Technically recoverable resources for the Marcellus shale were estimated using a recovery factor of 10%. Sonic/resistivity overlay, density/resistivity overlay, and density-based methods result in 11.29 Bcf, 14.38 Bcf, and 12.20 Bcf of technically recoverable resources for 640 acres area, respectively. The sonic/resistivity overlay method provides a lower initial gas in place than the density/resistivity overlay method since sonic derived porosity is less than the density derived porosities. Difference in gas in place results can be attributed to the fact that we indirectly estimated the petrophysical properties using sonic, bulk density, and resistivity data. Moreover, our assumptions and input parameters can influence variations in porosity and hence gas in place results. As previously discussed, sonic logging cannot fully detect the extensive fracture network of the Marcellus shale. Additionally, relatively low compressional slowness measured by sonic logs, which is 91 μs/ft on average for organic matter and gas bearing Marcellus shale, can result in the difference between sonic and density derived porosities and gas in place results.
The Marcellus shale is heterogenous in terms of lithology, TOC, porosity, and geomechanical properties. Therefore, an efficient and effective fracturing treatment is required to increase recovery factor. Two stimulation candidate zones (Int1 and Int2) were identified which have relatively higher separations in porosity and resistivity log overlays, average TOC (3.2%), average porosity (8.8%), and potential technically recoverable resources (2.47 Bcf) in the upper and middle parts of the upper Marcellus member (Fig. 4). Moreover, the larger contrasts in minimum in situ stress and Young's modulus contrasts along the upper Marcellus-Stafford limestone boundary and lower part of the upper Marcellus member imply that the upper Marcellus member is an ideal candidate for stimulation treatments (Table 4). Additionally, a third stimulation candidate (Int3) with relatively high separations in porosity and resistivity log overlays, TOC (2.0–7.1%), average porosity (9.0%), and potential technically recoverable resources (3.50 Bcf) was proposed in the lower part of the lower Marcellus member. The lower contact of the lower Marcellus member is not seen in the zone of interest (Fig. 4). However, a potential boundary between the lower Marcellus member and Onondaga limestone, as discussed by Lash and Engelder [5] with contrasts in minimum in situ stress and elastic modulus, can act as a barrier against fracture propagation.

EXERCISE:
Please decide whether each statement below agrees with the Marcellus shale text, answering yes or no and quoting the text's deciding words. 1. Technically recoverable resources were estimated with a recovery factor of 10%. 2. The density/resistivity overlay method gives a lower initial gas in place than the sonic/resistivity overlay method. 3. The third stimulation candidate, Int3, lies in the lower part of the lower Marcellus member.

RAW DATA:
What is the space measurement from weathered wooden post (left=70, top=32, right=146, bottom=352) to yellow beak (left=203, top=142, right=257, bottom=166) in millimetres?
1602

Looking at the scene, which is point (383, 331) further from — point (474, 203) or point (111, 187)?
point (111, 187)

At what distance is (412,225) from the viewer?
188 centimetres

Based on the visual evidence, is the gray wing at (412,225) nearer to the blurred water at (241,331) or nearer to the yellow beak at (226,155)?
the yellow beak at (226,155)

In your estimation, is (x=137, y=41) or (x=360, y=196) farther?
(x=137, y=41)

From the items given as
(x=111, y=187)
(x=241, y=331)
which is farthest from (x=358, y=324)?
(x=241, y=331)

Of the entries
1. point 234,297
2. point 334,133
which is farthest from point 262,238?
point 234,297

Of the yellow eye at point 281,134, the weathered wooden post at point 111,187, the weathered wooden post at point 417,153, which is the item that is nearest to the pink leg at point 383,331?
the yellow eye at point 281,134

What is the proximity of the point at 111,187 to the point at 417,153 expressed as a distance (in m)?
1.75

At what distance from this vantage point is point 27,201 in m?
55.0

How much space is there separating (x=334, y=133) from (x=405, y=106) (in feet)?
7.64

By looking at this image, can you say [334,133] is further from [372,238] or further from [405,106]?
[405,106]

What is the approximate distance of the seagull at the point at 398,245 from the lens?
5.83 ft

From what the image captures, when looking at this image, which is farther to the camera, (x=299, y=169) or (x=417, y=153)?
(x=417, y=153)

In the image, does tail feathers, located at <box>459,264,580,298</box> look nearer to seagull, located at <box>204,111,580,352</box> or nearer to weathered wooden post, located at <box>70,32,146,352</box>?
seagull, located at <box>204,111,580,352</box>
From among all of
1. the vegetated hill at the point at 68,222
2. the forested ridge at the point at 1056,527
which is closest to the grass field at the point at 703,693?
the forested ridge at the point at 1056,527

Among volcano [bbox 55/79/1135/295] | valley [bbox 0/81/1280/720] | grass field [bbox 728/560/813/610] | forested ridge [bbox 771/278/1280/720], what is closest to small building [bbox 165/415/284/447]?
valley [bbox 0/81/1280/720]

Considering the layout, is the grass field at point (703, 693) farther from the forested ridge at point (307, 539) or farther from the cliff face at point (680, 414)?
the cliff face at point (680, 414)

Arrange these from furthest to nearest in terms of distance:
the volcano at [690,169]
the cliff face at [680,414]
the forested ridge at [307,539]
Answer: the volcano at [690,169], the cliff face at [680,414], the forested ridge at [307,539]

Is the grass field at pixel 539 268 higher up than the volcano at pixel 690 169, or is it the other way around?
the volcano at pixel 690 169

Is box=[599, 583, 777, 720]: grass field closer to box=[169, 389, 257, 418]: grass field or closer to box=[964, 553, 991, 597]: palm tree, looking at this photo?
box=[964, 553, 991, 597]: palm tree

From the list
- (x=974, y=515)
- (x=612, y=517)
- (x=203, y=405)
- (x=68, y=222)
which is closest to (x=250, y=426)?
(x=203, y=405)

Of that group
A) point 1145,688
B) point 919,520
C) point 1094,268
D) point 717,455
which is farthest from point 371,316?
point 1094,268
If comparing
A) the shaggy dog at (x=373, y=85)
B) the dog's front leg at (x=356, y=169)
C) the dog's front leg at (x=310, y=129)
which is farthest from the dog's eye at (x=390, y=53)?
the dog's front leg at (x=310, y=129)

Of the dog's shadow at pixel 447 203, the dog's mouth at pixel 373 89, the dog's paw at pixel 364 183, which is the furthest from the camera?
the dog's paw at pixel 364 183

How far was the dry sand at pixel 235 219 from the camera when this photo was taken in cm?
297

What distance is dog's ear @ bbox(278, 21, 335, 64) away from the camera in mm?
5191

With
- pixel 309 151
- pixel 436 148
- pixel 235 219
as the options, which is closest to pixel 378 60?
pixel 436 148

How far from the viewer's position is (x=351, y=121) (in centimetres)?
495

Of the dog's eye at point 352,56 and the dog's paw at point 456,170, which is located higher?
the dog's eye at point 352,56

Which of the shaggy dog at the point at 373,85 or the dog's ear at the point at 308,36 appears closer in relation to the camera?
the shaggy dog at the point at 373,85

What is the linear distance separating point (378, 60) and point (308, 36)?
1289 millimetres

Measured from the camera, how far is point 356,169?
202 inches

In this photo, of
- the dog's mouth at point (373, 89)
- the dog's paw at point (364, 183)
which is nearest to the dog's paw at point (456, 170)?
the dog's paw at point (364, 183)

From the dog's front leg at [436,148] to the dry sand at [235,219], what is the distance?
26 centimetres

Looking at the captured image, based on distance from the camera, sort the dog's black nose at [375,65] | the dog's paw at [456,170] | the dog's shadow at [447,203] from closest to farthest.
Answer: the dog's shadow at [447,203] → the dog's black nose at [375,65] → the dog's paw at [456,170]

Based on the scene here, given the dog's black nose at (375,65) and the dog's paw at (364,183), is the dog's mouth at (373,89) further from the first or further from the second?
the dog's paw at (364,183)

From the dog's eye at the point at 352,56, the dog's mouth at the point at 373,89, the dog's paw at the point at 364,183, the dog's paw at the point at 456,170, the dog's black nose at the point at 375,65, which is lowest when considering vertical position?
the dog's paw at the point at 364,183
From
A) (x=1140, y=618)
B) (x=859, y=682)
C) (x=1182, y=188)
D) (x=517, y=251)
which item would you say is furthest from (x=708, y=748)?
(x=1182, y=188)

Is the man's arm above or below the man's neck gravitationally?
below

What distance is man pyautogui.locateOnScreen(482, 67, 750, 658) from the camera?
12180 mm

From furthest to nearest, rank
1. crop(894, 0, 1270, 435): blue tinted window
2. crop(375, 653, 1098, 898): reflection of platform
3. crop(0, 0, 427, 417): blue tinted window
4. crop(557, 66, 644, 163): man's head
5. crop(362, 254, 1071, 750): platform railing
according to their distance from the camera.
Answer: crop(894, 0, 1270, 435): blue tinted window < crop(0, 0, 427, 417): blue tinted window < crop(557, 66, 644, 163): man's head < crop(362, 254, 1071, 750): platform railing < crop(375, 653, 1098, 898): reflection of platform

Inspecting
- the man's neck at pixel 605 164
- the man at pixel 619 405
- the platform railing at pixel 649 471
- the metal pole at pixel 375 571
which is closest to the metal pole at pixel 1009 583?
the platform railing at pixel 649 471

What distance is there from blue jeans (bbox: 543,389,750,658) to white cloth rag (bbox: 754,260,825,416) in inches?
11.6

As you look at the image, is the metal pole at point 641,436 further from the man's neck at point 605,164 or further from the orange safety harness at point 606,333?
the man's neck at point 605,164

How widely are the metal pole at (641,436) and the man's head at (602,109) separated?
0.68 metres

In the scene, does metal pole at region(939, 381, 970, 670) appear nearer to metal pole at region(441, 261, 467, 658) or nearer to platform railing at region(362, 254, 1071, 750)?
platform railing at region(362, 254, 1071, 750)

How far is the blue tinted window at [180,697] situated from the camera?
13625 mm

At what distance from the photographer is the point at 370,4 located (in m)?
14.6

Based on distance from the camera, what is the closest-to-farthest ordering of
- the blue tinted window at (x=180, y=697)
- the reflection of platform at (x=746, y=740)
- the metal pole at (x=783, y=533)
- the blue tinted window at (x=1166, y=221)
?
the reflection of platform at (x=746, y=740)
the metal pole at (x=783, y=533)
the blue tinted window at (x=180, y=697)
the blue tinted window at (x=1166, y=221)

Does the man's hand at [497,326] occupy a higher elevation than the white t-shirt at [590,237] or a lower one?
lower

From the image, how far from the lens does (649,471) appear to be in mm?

REPLY TO THE TASK:
1. Yes: "Technically recoverable resources for the Marcellus shale were estimated using a recovery factor of 10%."
2. No: "The sonic/resistivity overlay method provides a lower initial gas in place than the density/resistivity overlay method"
3. Yes: "was proposed in the lower part of the lower Marcellus member."